Records provided:
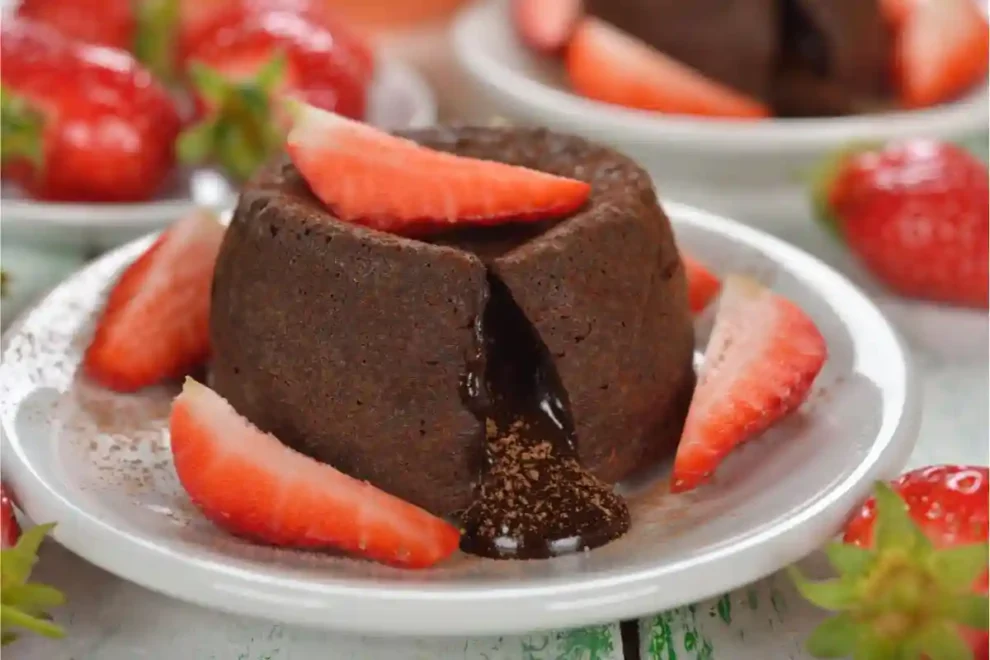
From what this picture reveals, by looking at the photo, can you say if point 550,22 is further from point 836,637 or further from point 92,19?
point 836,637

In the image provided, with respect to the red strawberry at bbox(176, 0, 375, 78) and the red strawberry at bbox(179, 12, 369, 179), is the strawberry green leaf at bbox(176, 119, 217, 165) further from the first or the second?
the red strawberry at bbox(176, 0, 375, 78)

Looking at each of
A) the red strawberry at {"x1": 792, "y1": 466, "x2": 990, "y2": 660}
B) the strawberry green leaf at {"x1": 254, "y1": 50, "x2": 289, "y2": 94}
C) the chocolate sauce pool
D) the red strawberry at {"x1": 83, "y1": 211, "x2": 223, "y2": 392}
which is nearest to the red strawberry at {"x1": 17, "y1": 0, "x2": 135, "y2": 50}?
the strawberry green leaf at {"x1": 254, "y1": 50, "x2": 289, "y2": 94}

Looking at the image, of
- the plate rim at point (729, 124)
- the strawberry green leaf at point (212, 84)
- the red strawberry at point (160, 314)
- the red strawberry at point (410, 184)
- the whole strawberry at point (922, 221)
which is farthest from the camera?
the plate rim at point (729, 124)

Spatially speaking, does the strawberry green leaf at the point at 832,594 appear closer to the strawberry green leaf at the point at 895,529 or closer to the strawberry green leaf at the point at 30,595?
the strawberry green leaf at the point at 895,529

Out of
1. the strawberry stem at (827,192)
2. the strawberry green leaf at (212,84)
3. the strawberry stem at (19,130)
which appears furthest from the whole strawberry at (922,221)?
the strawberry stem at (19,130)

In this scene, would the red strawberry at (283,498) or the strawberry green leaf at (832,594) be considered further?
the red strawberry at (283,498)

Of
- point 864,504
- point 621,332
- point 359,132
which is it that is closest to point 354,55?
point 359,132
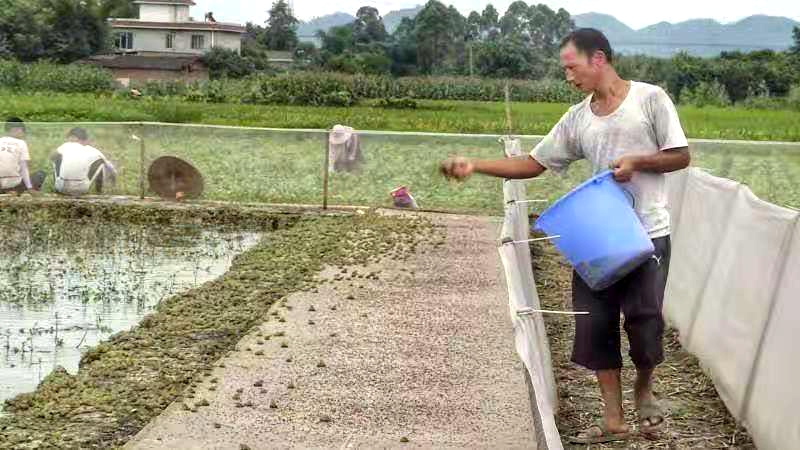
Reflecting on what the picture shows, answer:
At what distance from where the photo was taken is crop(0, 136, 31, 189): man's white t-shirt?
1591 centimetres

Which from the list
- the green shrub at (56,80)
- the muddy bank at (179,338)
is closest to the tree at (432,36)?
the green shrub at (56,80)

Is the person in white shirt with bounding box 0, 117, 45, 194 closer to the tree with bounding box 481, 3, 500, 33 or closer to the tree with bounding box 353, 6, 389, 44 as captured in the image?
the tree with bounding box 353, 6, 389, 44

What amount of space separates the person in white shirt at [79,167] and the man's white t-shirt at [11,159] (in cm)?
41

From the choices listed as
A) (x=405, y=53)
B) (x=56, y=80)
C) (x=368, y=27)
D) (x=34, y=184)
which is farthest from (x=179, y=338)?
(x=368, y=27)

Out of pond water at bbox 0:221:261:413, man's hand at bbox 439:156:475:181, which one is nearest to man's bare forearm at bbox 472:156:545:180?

What is needed:
Retype every line of the listing above verbatim, omitting the pictures.

Solved exercise:
From what this picture reveals, by looking at the photo, can you say if point 550,22 is further from point 836,637 or further from point 92,19?
point 836,637

In the image provided, with respect to the red strawberry at bbox(176, 0, 375, 78) and the red strawberry at bbox(179, 12, 369, 179), is the strawberry green leaf at bbox(176, 119, 217, 165) further from the first or the second?
the red strawberry at bbox(176, 0, 375, 78)

Looking at each of
A) the red strawberry at {"x1": 792, "y1": 466, "x2": 990, "y2": 660}
B) the strawberry green leaf at {"x1": 254, "y1": 50, "x2": 289, "y2": 94}
C) the chocolate sauce pool
D) the red strawberry at {"x1": 83, "y1": 211, "x2": 223, "y2": 392}
which is nearest to the red strawberry at {"x1": 17, "y1": 0, "x2": 135, "y2": 50}?
the strawberry green leaf at {"x1": 254, "y1": 50, "x2": 289, "y2": 94}

Looking at the image, of
- the plate rim at point (729, 124)
- the strawberry green leaf at point (212, 84)
- the red strawberry at point (160, 314)
- the red strawberry at point (410, 184)
- the whole strawberry at point (922, 221)
which is farthest from the camera?
the plate rim at point (729, 124)

Spatially speaking, does the strawberry green leaf at the point at 832,594 appear closer to the strawberry green leaf at the point at 895,529 or closer to the strawberry green leaf at the point at 30,595?
the strawberry green leaf at the point at 895,529

Out of
1. the strawberry stem at (827,192)
2. the strawberry green leaf at (212,84)
3. the strawberry stem at (19,130)
which appears furthest from the whole strawberry at (922,221)?
the strawberry stem at (19,130)

In this scene, would the red strawberry at (283,498) or the strawberry green leaf at (832,594) be considered further?
the red strawberry at (283,498)

Of
- point 864,504
- point 621,332
- point 359,132
which is it that is closest to point 354,55?
point 359,132
Reflecting on what the picture shows, answer:
At what distance from where the photo was taken is crop(0, 136, 31, 189): man's white t-shirt?
1591 centimetres

Which from the list
- the green shrub at (56,80)
- the muddy bank at (179,338)
is closest to the tree at (432,36)?
the green shrub at (56,80)

Is the person in white shirt with bounding box 0, 117, 45, 194 closer to the tree with bounding box 481, 3, 500, 33 or closer to the tree with bounding box 353, 6, 389, 44 as captured in the image?
the tree with bounding box 353, 6, 389, 44

What amount of space separates the person in white shirt at [79,167] and the man's white t-shirt at [11,159] (in cm)?
41

From the choices listed as
A) (x=405, y=53)
B) (x=56, y=80)
C) (x=368, y=27)
D) (x=34, y=184)
which is farthest from (x=179, y=338)?
(x=368, y=27)

Out of pond water at bbox 0:221:261:413, man's hand at bbox 439:156:475:181, which one is nearest to man's bare forearm at bbox 472:156:545:180?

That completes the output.